CardSystems and Choicepoint

Choicepoint, please call your trademark attorneys. You’re in danger of becoming a generic term for “massive security breach,” and a band-aid isn’t going to fix that.

That was the lead (and about all I’d written) of a long post on Choicepoint and some bank breach. I think it was the New Jersey case. The point of the article was going to be how people know that their banks could make mistakes, and that a bank mistake wouldn’t ever be as upsetting as the Choicepoint error. But now, CardSystems Solutions has done what no bank could do. They’re taking attention away from Choicepoint, and they’re going to take more, for a while. I’d like to explain why I think this.

Firstly, this one is big. As in ten times larger than the previous record. JW mentioned to me that 40m could reasonably be expressed as a percentage of Mastercards issued. (Actually, it was 20m Mastercards, which is just short of 3% of the 698m Mastercards issued.)

Second, like Choicepoint, you have no choice about doing business with Cardsystems. You didn’t know they existed before you heard your credit card was in the hands of Russian thieves.

Third, because what was stolen was credit card data, rather than SSNs, its short lived, and the folks who have it are already under huge pressure to flip the data as many times as they can, as quickly as they can, along with the blame and the legal pressure. That means that most of the impact is going to be on credit card statements this month and next. That compression has an upside, which is no life of fear for the victims, and a downside, which is that Congress is going to be under enormous pressure to pass a law.

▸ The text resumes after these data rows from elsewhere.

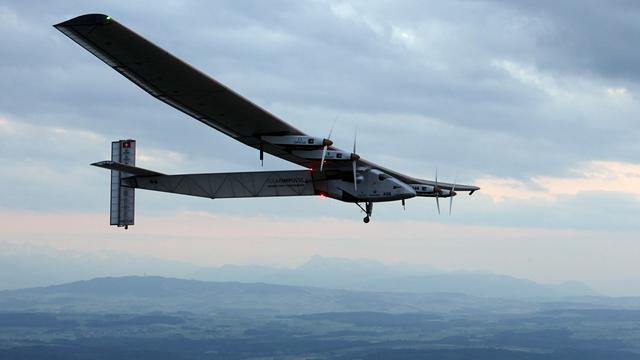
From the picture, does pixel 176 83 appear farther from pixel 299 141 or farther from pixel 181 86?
pixel 299 141

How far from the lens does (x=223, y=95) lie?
160 ft

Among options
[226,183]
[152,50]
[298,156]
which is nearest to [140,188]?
[226,183]

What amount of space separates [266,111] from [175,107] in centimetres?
705

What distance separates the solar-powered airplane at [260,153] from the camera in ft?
149

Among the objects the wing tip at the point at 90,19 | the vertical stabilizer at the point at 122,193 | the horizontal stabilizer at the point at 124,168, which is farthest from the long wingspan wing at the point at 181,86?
the vertical stabilizer at the point at 122,193

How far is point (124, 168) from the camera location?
5756cm

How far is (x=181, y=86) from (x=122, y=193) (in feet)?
69.2

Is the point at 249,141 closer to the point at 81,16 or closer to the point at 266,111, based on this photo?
the point at 266,111

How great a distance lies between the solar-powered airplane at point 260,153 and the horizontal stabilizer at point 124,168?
0.08 m

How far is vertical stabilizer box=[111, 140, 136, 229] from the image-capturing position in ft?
214

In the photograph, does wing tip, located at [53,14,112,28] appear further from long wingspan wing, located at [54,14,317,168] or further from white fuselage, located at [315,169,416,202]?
white fuselage, located at [315,169,416,202]

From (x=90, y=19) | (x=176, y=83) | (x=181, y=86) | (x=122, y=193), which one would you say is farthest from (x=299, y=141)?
(x=122, y=193)

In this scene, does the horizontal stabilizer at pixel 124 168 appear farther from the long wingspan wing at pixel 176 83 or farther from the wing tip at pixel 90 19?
the wing tip at pixel 90 19

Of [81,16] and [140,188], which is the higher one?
[81,16]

That’s a downside because Congress legislates in haste, while we all repent at leisure.

Fourth, Cardsystems flubbed their public relations. Their story was inconsistent and confusing. Basic company facts were confused. (Are they headquartered in Tuscon, AZ, Tucson, AZ, or Atlanta, GA? Major media outlets were contradicting each other.) AZCentral tells us:

Actually, the company appears to be headquartered in suburban Atlanta, but has its processing center in Tucson. Or maybe it’s based in Tucson in the winter when executives want to play golf. It handles $15 billion in payments every year.

Finally, they violated their contract with the card providers (by storing CCVs), their CEO offered a confused story about “research purposes.” (In “Lost Credit Data Improperly Kept, Company Admits,” in the New York Times.)